Norton Sound Health Corporation now offers COVID-19 vaccine booster shots to those at least six months past their second dose of the Moderna or Pfizer vaccines.
The booster shots will keep vaccine protection at peak effectiveness.
“The booster shot will help your body to increase that number of antibodies in your bloodstream, which will then increase the protection that you get from having the vaccines,” NSHC’s Dr. Tim Lemaire said.
There’s nothing wrong with the vaccine; this is just a normal part of how vaccines work.
“We’ve all received tetanus shots. We all have tetanus antibodies in our blood. But unless we step on a rusty nail, that number of antibodies against tetanus slowly declines, which is why we need a booster shot every 10 years or so. … This is the same idea,” Lemaire said.
There is no information at this time about whether booster doses might become available for the Johnson & Johnson vaccine, though that might change in the coming weeks, according to the Centers for Disease Control and Prevention.
On Sept. 7, World Health Organization Director-General Tedros Adhanom Ghebreyesus called for a moratorium on vaccine boosters until the end of the year. it would be more beneficial to help less-wealthy countries vaccinate their populations, he said.

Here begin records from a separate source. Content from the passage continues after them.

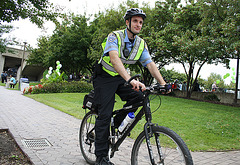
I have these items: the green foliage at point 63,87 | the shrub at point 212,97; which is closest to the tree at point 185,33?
the shrub at point 212,97

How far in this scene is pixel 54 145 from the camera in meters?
4.34

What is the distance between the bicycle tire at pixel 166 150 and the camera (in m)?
2.07

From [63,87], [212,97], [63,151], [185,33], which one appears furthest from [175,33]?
[63,151]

The nature of the Norton Sound and Bering Strait region means that keeping immunity at peak levels is very important here.
“We determined that due to our remote location, the difficulty in getting folks out of our region if they are to get severely sick, as well as the increasing cases in Alaska, we felt like it would be prudent to offer it to our community,” Lemaire said.

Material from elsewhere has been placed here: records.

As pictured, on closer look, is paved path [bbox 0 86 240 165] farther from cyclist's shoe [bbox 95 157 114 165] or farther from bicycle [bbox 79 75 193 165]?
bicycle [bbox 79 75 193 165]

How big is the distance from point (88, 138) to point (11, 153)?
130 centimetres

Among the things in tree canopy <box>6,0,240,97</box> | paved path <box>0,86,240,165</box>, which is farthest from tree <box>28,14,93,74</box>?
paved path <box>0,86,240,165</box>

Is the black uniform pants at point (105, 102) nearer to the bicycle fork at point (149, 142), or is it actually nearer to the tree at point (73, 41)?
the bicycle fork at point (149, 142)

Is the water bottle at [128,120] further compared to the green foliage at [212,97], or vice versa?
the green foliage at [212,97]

Booster doses are available at the pharmacy in Nome, and village residents can call their local clinics to schedule appointments.

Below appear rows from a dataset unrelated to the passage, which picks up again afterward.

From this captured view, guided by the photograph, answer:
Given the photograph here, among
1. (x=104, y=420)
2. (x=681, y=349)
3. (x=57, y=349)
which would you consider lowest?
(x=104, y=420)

As of Sept. 10, there were 39 active COVID-19 cases in the Norton Sound and Bering Strait region: 11 in Unalakleet, four in Nome, five in Stebbins, three in St. Michael, five in Koyuk, five in Shaktoolik, three in Savoonga, one in Brevig Mission and two in Elim. Stebbins, St. Michael and Little Diomede remain in lockdown until two weeks have passed with no new cases in their respective populations.